Monday 30 June 2008

Curious/Creepy: I'm not the only one looking over your shoulder

It was a lucrative book-spying day on the TTC yesterday; I've got four sightings to tell you about in this my second installment of Curious/Creepy. But before I get to the reportage, I will pass on to you what Fathima has informed me of: I'm not the first person to think it's a good idea to blog about peering over your shoulder to see what you're reading. Check out www.seenreading.com for a (likely much more) compelling alternative (which also appears to include a podcast). The author of that blog is much more poetic than I am; I go for the thuggish, semi-coherent version of seenreading.com here.

What's awesome, I think, is that this book voyeur also appears to live in Toronto.
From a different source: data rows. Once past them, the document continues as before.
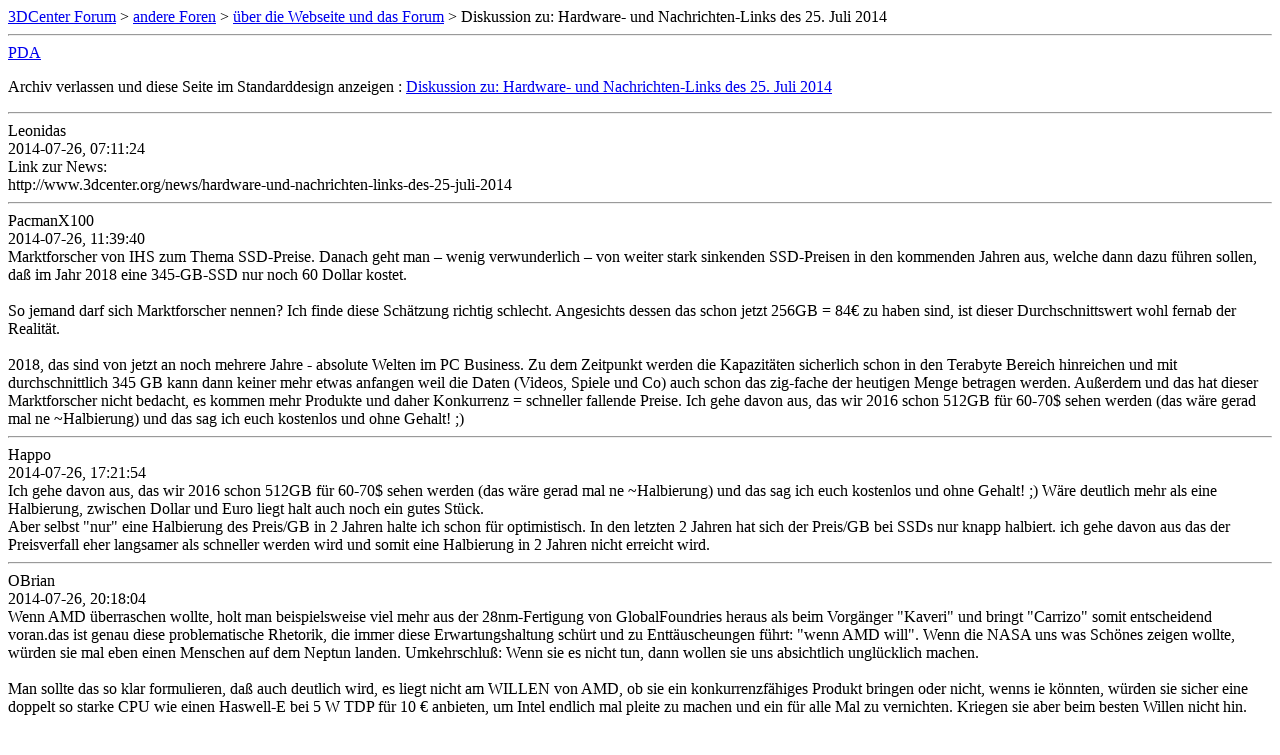

--- FILE ---
content_type: text/html; charset=ISO-8859-1
request_url: https://www.forum-3dcenter.org/vbulletin/archive/index.php/t-555425.html
body_size: 1921
content:
<!DOCTYPE html PUBLIC "-//W3C//DTD XHTML 1.0 Transitional//EN" "http://www.w3.org/TR/xhtml1/DTD/xhtml1-transitional.dtd">
<html xmlns="http://www.w3.org/1999/xhtml" dir="ltr" lang="de">
<head>
	<meta http-equiv="Content-Type" content="text/html; charset=ISO-8859-1" />
	<meta name="keywords" content=" Diskussion zu: Hardware- und Nachrichten-Links des 25. Juli 2014, vbulletin,forum,discussion,bulletin board,3d,3dcenter,3dc" />
	<meta name="description" content="[Archiv]  Diskussion zu: Hardware- und Nachrichten-Links des 25. Juli 2014 über die Webseite und das Forum" />
	
	<title> Diskussion zu: Hardware- und Nachrichten-Links des 25. Juli 2014 [Archiv]  - 3DCenter Forum</title>
	<link rel="stylesheet" type="text/css" href="http://www.forum-3dcenter.org/vbulletin/archive/archive.css" />
</head>
<body>
<div class="pagebody">
<div id="navbar"><a href="http://www.forum-3dcenter.org/vbulletin/archive/index.php">3DCenter Forum</a> &gt; <a href="http://www.forum-3dcenter.org/vbulletin/archive/index.php/f-5.html">andere Foren</a> &gt; <a href="http://www.forum-3dcenter.org/vbulletin/archive/index.php/f-35.html">über die Webseite und das Forum</a> &gt;  Diskussion zu: Hardware- und Nachrichten-Links des 25. Juli 2014</div>
<hr />
<div class="pda"><a href="http://www.forum-3dcenter.org/vbulletin/archive/index.php/t-555425.html?pda=1" rel="nofollow">PDA</a></div>
<p class="largefont">Archiv verlassen und diese Seite im Standarddesign anzeigen : <a href="http://www.forum-3dcenter.org/vbulletin/showthread.php?t=555425">Diskussion zu: Hardware- und Nachrichten-Links des 25. Juli 2014</a></p>
<hr />

<div class="post"><div class="posttop"><div class="username">Leonidas</div><div class="date">2014-07-26, 07:11:24</div></div><div class="posttext">Link zur News:<br />
http://www.3dcenter.org/news/hardware-und-nachrichten-links-des-25-juli-2014</div></div><hr />


<div class="post"><div class="posttop"><div class="username">PacmanX100</div><div class="date">2014-07-26, 11:39:40</div></div><div class="posttext">Marktforscher von IHS zum Thema SSD-Preise. Danach geht man &#8211; wenig verwunderlich &#8211; von weiter stark sinkenden SSD-Preisen in den kommenden Jahren aus, welche dann dazu führen sollen, daß im Jahr 2018 eine 345-GB-SSD nur noch 60 Dollar kostet.<br />
<br />
So jemand darf sich Marktforscher nennen? Ich finde diese Schätzung richtig schlecht. Angesichts dessen das schon jetzt 256GB = 84&#8364; zu haben sind, ist dieser Durchschnittswert wohl fernab der Realität.<br />
<br />
2018, das sind von jetzt an noch mehrere Jahre - absolute Welten im PC Business. Zu dem Zeitpunkt werden die Kapazitäten sicherlich schon in den Terabyte Bereich hinreichen und mit durchschnittlich 345 GB kann dann keiner mehr etwas anfangen weil die Daten (Videos, Spiele und Co) auch schon das zig-fache der heutigen Menge betragen werden. Außerdem und das hat dieser Marktforscher nicht bedacht, es kommen mehr Produkte und daher Konkurrenz = schneller fallende Preise. Ich gehe davon aus, das wir 2016 schon 512GB für 60-70$ sehen werden (das wäre gerad mal ne ~Halbierung) und das sag ich euch kostenlos und ohne Gehalt! ;)</div></div><hr />


<div class="post"><div class="posttop"><div class="username">Happo</div><div class="date">2014-07-26, 17:21:54</div></div><div class="posttext">Ich gehe davon aus, das wir 2016 schon 512GB für 60-70$ sehen werden (das wäre gerad mal ne ~Halbierung) und das sag ich euch kostenlos und ohne Gehalt! ;)  Wäre deutlich mehr als eine Halbierung, zwischen Dollar und Euro liegt halt auch noch ein gutes Stück.<br />
Aber selbst &quot;nur&quot; eine Halbierung des Preis/GB in 2 Jahren halte ich schon für optimistisch. In den letzten 2 Jahren hat sich der Preis/GB bei SSDs nur knapp halbiert. ich gehe davon aus das der Preisverfall eher langsamer als schneller werden wird und somit eine Halbierung in 2 Jahren nicht erreicht wird.</div></div><hr />


<div class="post"><div class="posttop"><div class="username">OBrian</div><div class="date">2014-07-26, 20:18:04</div></div><div class="posttext">Wenn AMD überraschen wollte, holt man beispielsweise viel mehr aus der 28nm-Fertigung von GlobalFoundries heraus als beim Vorgänger &quot;Kaveri&quot; und bringt &quot;Carrizo&quot; somit entscheidend voran.das ist genau diese problematische Rhetorik, die immer diese Erwartungshaltung schürt und zu Enttäuscheungen führt: &quot;wenn AMD will&quot;. Wenn die NASA uns was Schönes zeigen wollte, würden sie mal eben einen Menschen auf dem Neptun landen. Umkehrschluß: Wenn sie es nicht tun, dann wollen sie uns absichtlich unglücklich machen.<br />
<br />
Man sollte das so klar formulieren, daß auch deutlich wird, es liegt nicht am WILLEN von AMD, ob sie ein konkurrenzfähiges Produkt bringen oder nicht, wenns ie könnten, würden sie sicher eine doppelt so starke CPU wie einen Haswell-E bei 5 W TDP für 10 &#8364; anbieten, um Intel endlich mal pleite zu machen und ein für alle Mal zu vernichten. Kriegen sie aber beim besten Willen nicht hin.<br />
<br />
Schreib doch besser <br />
Wenn AMD beispielsweise viel mehr aus der 28nm-Fertigung von GlobalFoundries herausholen könnte als beim Vorgänger &quot;Kaveri&quot; und &quot;Carrizo&quot; somit entscheidend voranbrächte, wäre das eine angenehme Überraschung.</div></div><hr />


<div id="copyright">vBulletin&reg;, Copyright &copy;2000-2026, Jelsoft Enterprises Ltd.</div>
</div>
</body>
</html>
In some amazing convergence of the stars, I hope that someday we'll end up spying on each other reading while in transit.


So, these are the myriad books we espied yesterday.

The Memory of Running by Ron McLarty. It took hubby and I awhile to be able to determine exactly what the title of this book was - the readeress is someone who likes to bend her books into unlikely and I imagine uncomfortable positions, which is good for reading but not good for creepy voyeurs like me. At first, all we could see was Mem-, which led Brook to speculate that perhaps she was reading a book called Memnoch the Damned, which he also speculated "would be awesome". No, there is no book called Memnoch the Damned. YET.

I've both seen and reported on this woman before - she featured in the first C/C for reading Three Day Road. I've noted, having seen her read two books now, that she never has a bookmark and must flip through the book for awhile until she finds where she left off. Girl, if you can afford the book, surely you can afford the FREE bookmark too? You're wasting precious reading time flipping around that way!!! I'm trying to protect you from unnecessary pain here!

Into the Wild by Jon Krakauer. I have seen the film based on this book, and I've been assured, strenuously, that in spite of the celluloid mush it became under the unbearably earnest and immature hands of director Sean Penn, the book is fantastic. I still don't think I'm going to read it. Even if Sean Penn removed all possible subtleties from the protagonist's motivations for going to eat rice and die in coldest Alaska, I still suspect I'll think that guy was a sociopathic wanker who was a total shit to everyone he knew. I generally thought the movie was annoying but thought Hal Holbrook's small role was absolutely brilliant - brilliant enough to almost (but not quite) make the film okay overall.

In any case, I find it almost impossible to read non-fiction so even if the film version of Into the Wild hadn't completely erased all possibility of me ever reading this book, it's 99% likely I never would have read it anyway.

The Stone Diaries by Carol Shields. I read a Carol Shields book once; it was called The Republic of Love. Because of The Republic of Love, I will gouge my own eyes out before ever reading another book by Carol Shields. The Republic of Love is, as I recall, about two losers who don't know how to relate to other adults romantically except in soap opera/Grey's Anatomy fashion. The guy has been married 3 times and the woman, I can't remember if she's been married or not.

I do recall her crying in a heap outside his apartment door (maybe I'm not so creepy after all - I suppose it's all relative) and telling him to go fuck himself, repeatedly. I think it might somehow end happily anyway. To use a critical term appropriate to the quality of this book - barf!!! This whole crying outside the door thing is the stuff of late Bon Jovi videos (after they became completely soft, the bastards) and Harlequin romance novels (which the formerly hilarious Grey's Anatomy TV show is looking a lot like these days).

Absalom, Absalom! by William Faulkner. I've read some Faulkner in my day and I want to give mad props to the person who can read this stuff on the busy, loud Toronto subway. Faulker is, I recall, good but as I also recall, makes my brain hurt a little. I haven't actually read Absalom, Absalom! but I have read John Dryden's Absalom and Achitophel and that made my brain hurt.

Sometimes it is good to read a book that makes your brain hurt - Crime and Punishment, The Brothers Karamazov, and Invisible Man, to name a few, all made my brain hurt but in a really good way. It's been so long since I read any Faulkner that I honestly can't remember if he gives me good brain pain or not. But now that I've got two Faulkners languishing on my shelf (I've been carrying Light in August around for the past 6 years or so. Le sigh) I guess I'd better find out soon.

But check out this book cover. This edition of Absalom, Absalom! is part of Random House's new Everyman's Library collection of classic books which I totally adore. Most of the paperbacks have that lovely gold and black combination on the cover and they're pretty affordably priced - because everyone should be able to buy and read the classics in beautiful bindings!

1 comment:

Bookphilia said...

Brook was this morning embarrassed to discover that Anne Rice has published a novel called Memnoch the Devil. Brook has read an Anne Rice novel and so feels he's not being close-minded when he says she's a hack writer and he's mortified to have come up with a fake book title so close to a real title of hers. Feel free to gently point and laugh at him.